Personalized recall algorithm practice (three) - PersonalRank algorithm

The user behavior expressed as a bipartite graph model. Suppose the user \ (U \) personalized recommendation, all the nodes to be calculated relative to the user \ (U \) degree of correlation, from the user PersonalRank \ (U \) corresponding to the start node migration, each to a node in (1-d \) \ probability and stop migration from \ (U \) is restarted, or in (D \) \ probabilities continue to walk, pointing from the current node randomly selects a node in accordance with a uniform distribution walk down.
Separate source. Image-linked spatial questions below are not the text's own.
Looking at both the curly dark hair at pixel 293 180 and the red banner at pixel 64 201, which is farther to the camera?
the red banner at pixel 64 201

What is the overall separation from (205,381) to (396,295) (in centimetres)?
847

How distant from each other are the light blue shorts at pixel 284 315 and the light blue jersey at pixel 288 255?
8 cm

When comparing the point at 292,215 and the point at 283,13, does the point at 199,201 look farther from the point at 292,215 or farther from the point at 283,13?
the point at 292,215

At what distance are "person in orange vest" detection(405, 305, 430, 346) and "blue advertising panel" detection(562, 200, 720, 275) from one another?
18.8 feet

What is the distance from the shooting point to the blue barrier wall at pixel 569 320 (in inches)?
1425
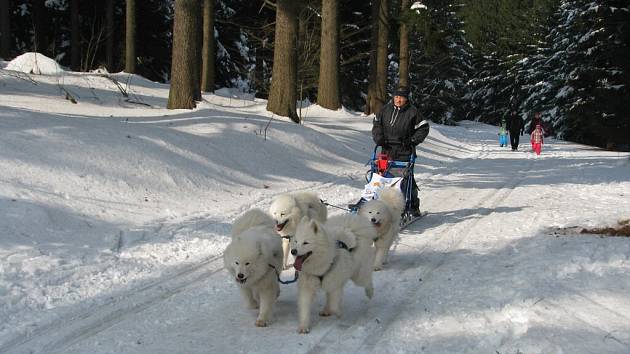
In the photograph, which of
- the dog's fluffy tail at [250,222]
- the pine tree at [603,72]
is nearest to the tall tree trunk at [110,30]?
the pine tree at [603,72]

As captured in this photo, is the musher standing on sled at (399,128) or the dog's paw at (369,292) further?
the musher standing on sled at (399,128)

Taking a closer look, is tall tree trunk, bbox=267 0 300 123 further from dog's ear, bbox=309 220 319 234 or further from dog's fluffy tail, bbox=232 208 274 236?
dog's ear, bbox=309 220 319 234

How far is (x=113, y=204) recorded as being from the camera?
8883 mm

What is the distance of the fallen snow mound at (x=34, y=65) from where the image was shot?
21.7m

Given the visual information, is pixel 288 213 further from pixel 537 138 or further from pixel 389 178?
pixel 537 138

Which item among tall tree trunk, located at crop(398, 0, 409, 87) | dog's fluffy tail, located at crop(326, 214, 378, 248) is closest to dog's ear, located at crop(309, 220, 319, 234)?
dog's fluffy tail, located at crop(326, 214, 378, 248)

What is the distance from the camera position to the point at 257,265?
15.8 ft

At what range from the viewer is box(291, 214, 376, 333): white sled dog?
4820 millimetres

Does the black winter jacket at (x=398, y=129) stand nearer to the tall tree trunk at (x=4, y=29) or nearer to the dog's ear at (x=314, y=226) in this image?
the dog's ear at (x=314, y=226)

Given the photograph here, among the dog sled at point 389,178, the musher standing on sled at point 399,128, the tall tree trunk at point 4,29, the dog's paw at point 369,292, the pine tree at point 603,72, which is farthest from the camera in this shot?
the pine tree at point 603,72

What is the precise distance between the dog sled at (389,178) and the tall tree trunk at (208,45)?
17967 mm

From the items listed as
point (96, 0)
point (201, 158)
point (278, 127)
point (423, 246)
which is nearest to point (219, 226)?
point (423, 246)

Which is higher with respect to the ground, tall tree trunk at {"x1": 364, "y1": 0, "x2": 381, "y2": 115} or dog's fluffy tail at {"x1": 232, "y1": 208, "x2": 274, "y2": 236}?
tall tree trunk at {"x1": 364, "y1": 0, "x2": 381, "y2": 115}

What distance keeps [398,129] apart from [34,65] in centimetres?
1789
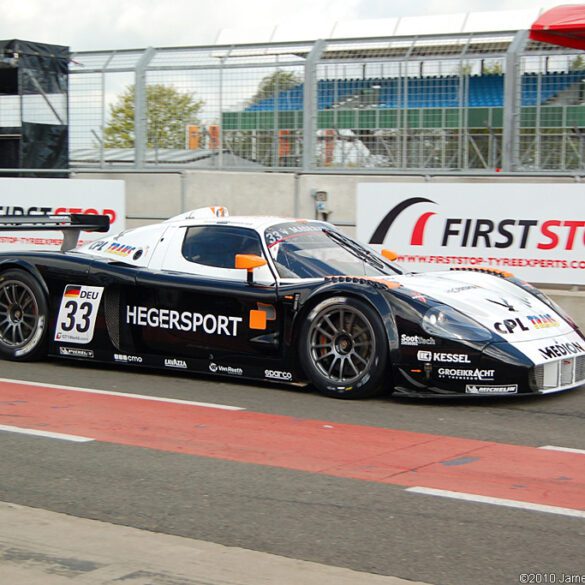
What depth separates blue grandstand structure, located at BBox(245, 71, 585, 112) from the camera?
14.0 metres

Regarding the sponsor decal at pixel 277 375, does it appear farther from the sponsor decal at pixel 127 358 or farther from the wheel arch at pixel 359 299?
the sponsor decal at pixel 127 358

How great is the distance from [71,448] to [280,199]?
9021 millimetres

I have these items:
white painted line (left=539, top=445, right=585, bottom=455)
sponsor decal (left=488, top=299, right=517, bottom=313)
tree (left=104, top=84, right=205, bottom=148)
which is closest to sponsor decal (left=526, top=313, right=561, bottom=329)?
sponsor decal (left=488, top=299, right=517, bottom=313)

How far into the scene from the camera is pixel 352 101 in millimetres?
14969

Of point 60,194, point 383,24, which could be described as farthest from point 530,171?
point 383,24

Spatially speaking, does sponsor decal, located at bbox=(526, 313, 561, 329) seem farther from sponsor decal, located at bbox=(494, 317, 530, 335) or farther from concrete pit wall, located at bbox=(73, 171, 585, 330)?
concrete pit wall, located at bbox=(73, 171, 585, 330)

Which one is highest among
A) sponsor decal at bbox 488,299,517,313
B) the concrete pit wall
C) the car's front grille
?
the concrete pit wall

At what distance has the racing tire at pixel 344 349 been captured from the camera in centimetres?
739

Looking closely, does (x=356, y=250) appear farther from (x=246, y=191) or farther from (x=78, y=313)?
(x=246, y=191)

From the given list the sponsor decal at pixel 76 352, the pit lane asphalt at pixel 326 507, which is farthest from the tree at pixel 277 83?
the pit lane asphalt at pixel 326 507

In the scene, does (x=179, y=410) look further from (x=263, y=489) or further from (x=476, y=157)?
(x=476, y=157)

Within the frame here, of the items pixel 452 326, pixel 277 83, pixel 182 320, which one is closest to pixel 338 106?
pixel 277 83

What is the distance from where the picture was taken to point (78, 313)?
29.0ft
After so many walk round, the probability of each vertex will be accessed convergence stabilized, we can use this time to rank the probability.
Prior to the implementation of the algorithm, we need to initialize the initial probability value for each node. If we are to the user (u \) \ to recommend, then let \ (u \) corresponding node of the initial access probability to 1, the initial probability of access to other nodes 0, then calculated using the iterative formula.
\ [PR (i) = ( 1-d) r_i + d \ sum_ {j \ in in (i)} \ frac {PR (j)} {| out (i) |} \\ r_i = \ begin {cases } 1 \ \ i = u \\ 0 \ \ i! = u \ end {cases} \]

There are generally two algorithms, one is the realization of matrix A matrix of non-implementation.

Non-matrixed achieve

The establishment of a bipartite graph with userID itemID. In the code, self.G directed graph represents the global, userID and itemID to distinguish between different prefixes are added. In addition, user-item of stored in the figures, the direction of each other. Then, it is transferred in the probability figure.

Where G = dict (item_user, ** user_item) the meaning of the two together into a dict dict

import pandas as pd
import time

class PersonalRank:
    def __init__(self,X,Y):
        X,Y = ['user_'+str(x) for x in X],['item_'+str(y) for y in Y]
        self.G = self.get_graph(X,Y)

    def get_graph(self,X,Y):
        """
        Args:
            X: user id
            Y: item id
        Returns:
            graph:dic['user_id1':{'item_id1':1},  ... ]
        """
        item_user = dict()
        for i in range(len(X)):
            user = X[i]
            item = Y[i]
            if item not in item_user:
                item_user[item] = {}
            item_user[item][user]=1

        user_item = dict()
        for i in range(len(Y)):
            user = X[i]
            item = Y[i]
            if user not in user_item:
                user_item[user] = {}
            user_item[user][item]=1
        G = dict(item_user,**user_item)
        return G


    def recommend(self, alpha, userID, max_depth,K=10):
        # rank = dict()
        userID = 'user_' + str(userID)
        rank = {x: 0 for x in self.G.keys()}
        rank[userID] = 1
        # 开始迭代
        begin = time.time()
        for k in range(max_depth):
            tmp = {x: 0 for x in self.G.keys()}
            # 取出节点i和他的出边尾节点集合ri
            for i, ri in self.G.items():
                # 取节点i的出边的尾节点j以及边E(i,j)的权重wij,边的权重都为1,归一化后就是1/len(ri)
                for j, wij in ri.items():
                    tmp[j] += alpha * rank[i] / (1.0 * len(ri))
            tmp[userID] += (1 - alpha)
            rank = tmp
        end = time.time()
        print('use_time', end - begin)
        lst = sorted(rank.items(), key=lambda x: x[1], reverse=True)[:K]
        for ele in lst:
            print("%s:%.3f, \t" % (ele[0], ele[1]))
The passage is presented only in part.